2:31 – “They shot down the satellite” – man, it really is Y2K; also, “It’s the end of the world” (but certainly not the film.)
2:42 – “These are bloody dangerous times, mate.” Believe the guy with the hook (not only for a hand, but his entire arm.)
2:51 – So happy Jeanne Moreau is here. And Max von Sydow as a weird doctor? What novel casting!

3:22 – Around here is where I start to drift. The theatrical cut apparently contains less than an hour of the Australia stuff while this has more than two. I miss the “on the road” part of this road movie—it builds more momentum than waiting to see if blind Moreau can see the images taken by the special camera. I imagine the actress lying down in the simulator thinking to herself, “Merde, what did I get myself into?” The “simulations” themselves have a flash video quality and sound not far off from the early days of dial-up internet (so that’s prescient of ’99.)
3:27 – We have a digeridoo, and of course the guy with the hook is playing it.
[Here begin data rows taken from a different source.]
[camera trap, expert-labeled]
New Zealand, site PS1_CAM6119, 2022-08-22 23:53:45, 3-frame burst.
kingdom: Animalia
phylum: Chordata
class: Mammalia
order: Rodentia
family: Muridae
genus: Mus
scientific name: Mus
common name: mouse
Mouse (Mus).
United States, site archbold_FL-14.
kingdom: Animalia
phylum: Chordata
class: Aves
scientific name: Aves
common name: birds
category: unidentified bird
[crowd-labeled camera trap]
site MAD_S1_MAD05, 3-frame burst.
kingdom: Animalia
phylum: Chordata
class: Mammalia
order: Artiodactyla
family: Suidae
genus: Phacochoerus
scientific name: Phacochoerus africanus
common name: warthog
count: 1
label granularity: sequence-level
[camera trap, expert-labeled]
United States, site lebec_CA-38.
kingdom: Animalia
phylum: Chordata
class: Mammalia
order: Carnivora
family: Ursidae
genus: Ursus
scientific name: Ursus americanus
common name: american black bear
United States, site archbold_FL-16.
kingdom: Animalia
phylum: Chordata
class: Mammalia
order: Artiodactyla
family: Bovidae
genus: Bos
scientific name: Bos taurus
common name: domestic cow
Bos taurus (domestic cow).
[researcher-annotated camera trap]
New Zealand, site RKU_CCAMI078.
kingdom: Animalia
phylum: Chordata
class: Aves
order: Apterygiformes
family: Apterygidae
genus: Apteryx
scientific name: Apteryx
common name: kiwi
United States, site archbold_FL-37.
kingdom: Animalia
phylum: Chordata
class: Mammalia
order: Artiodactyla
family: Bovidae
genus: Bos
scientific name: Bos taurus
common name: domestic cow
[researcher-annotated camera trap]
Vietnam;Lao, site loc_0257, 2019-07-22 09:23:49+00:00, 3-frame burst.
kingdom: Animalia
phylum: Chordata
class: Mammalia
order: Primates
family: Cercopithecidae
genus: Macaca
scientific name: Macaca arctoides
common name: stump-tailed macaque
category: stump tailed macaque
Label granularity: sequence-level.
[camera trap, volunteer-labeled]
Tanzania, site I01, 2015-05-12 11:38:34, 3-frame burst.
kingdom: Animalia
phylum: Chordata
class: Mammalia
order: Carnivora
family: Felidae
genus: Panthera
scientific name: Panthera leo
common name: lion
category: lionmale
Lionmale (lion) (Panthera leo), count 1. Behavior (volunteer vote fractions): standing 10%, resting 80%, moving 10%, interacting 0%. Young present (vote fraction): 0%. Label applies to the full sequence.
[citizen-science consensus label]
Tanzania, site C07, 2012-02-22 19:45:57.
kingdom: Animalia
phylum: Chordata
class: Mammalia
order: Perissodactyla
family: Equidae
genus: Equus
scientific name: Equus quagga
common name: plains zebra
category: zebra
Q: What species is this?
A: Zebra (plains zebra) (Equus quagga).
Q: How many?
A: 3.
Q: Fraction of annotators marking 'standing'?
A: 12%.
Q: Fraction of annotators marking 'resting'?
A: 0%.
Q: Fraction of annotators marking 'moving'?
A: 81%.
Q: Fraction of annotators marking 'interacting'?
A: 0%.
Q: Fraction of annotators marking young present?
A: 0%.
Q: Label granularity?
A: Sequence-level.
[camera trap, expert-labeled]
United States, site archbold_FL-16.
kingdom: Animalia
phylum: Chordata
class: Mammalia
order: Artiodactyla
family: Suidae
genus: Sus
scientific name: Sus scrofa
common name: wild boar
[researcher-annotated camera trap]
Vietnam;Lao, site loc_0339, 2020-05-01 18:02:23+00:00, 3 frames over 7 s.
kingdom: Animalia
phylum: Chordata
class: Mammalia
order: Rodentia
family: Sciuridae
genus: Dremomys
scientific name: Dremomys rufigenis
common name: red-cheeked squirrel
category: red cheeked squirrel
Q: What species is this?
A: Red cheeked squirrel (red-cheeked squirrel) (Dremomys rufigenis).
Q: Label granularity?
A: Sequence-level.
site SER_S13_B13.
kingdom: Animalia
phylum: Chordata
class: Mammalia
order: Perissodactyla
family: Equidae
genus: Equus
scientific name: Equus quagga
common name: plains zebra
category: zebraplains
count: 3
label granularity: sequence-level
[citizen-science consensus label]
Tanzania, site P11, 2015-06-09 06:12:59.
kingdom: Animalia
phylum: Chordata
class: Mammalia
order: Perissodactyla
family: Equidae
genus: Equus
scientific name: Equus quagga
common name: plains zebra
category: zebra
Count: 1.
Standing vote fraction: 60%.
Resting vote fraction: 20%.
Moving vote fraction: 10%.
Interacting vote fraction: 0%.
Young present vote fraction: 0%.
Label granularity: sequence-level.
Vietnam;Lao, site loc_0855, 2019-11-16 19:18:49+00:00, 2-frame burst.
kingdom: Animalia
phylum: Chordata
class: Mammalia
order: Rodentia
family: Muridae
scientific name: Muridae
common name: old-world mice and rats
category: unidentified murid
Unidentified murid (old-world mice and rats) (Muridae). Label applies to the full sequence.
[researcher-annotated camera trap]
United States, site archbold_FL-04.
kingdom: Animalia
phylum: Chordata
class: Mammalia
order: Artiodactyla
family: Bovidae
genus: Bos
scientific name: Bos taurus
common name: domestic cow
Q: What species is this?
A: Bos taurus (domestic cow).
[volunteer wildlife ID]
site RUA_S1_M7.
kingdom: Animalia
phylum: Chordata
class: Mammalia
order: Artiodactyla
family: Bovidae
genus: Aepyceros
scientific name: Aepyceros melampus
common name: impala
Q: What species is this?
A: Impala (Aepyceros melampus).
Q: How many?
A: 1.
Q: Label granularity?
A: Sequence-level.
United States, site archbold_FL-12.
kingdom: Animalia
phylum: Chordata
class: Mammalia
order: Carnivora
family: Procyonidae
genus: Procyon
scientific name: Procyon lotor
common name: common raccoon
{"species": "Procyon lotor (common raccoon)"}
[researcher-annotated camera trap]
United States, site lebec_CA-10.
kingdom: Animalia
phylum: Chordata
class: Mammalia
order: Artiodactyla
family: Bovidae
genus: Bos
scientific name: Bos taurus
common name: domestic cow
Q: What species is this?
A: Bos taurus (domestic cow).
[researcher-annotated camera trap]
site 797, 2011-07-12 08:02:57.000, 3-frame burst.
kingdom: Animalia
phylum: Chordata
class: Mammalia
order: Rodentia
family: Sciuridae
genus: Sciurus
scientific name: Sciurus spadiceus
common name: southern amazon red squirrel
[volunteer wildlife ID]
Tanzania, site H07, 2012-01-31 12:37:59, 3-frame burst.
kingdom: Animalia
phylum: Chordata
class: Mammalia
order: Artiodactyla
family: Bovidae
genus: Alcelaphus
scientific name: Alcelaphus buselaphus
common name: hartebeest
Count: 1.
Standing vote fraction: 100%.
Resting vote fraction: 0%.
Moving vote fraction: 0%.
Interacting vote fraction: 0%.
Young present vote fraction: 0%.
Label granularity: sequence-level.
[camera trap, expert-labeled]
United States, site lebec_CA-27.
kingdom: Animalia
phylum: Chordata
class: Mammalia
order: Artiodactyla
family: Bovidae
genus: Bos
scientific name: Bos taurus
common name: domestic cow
3:43 – Gene’s narration includes a dippy speech about music being the purpose for their journey – what a dopey writer, ain’t he?
3:49 – On 12/31/99, we find out the nuclear crisis is averted for the missiles conveniently blew up in space. Von Sydow exclaims, “The world is still alive!,” while sourpuss Moreau dissents: “The world is not okay.”
3:51 – At least Solveig’s Nico-esque version of “Days” is charming (and much better than Costello’s.)
4:03 – That darn Dr. Von Sydow! Now he wants to record pictures of dreams, the dope. I begin waiting for Harvey B. Dunn from Bride Of The Monster to show up and say, “He tampered in god’s domain.”
4:12 – The dream imagery is not pretentious, exactly, but unquestionably weird. Turn off the sound and it might make for good ASMR. This is getting vaguely psychedelic, like end of 2001: A Space Odyssey but less portentous.
4:19 – Someone named Karl: “There’s a line that should never be crossed, and we passed it a long time ago.”
4:32 – “Split… from myself”; “Impossible to rescue a man lost in the labyrinth of his own soul”… now the film’s getting a little pretentious.
4:38 – Gene’s still wearing that awful suit!
4:41 – Gene wrote his book, and Claire read the whole thing! It all ends with perhaps the worst rendition of ‘Happy Birthday” ever, then that damn U2 song returns over the closing credits.
***
Rating: 3.5 out of 5. Not the resurrected masterpiece I was hoping for and not Wenders’ best by a long shot (I’ll stump for Paris, Texas though I haven’t seen it in a quarter-century.) Maybe his last good non-documentary*, however, though it may have had a sharper impact had it been split into two a la Kill Bill or The Souvenir.
*Buena Vista Social Club, while imperfect, belongs on a shortlist of essential Wenders.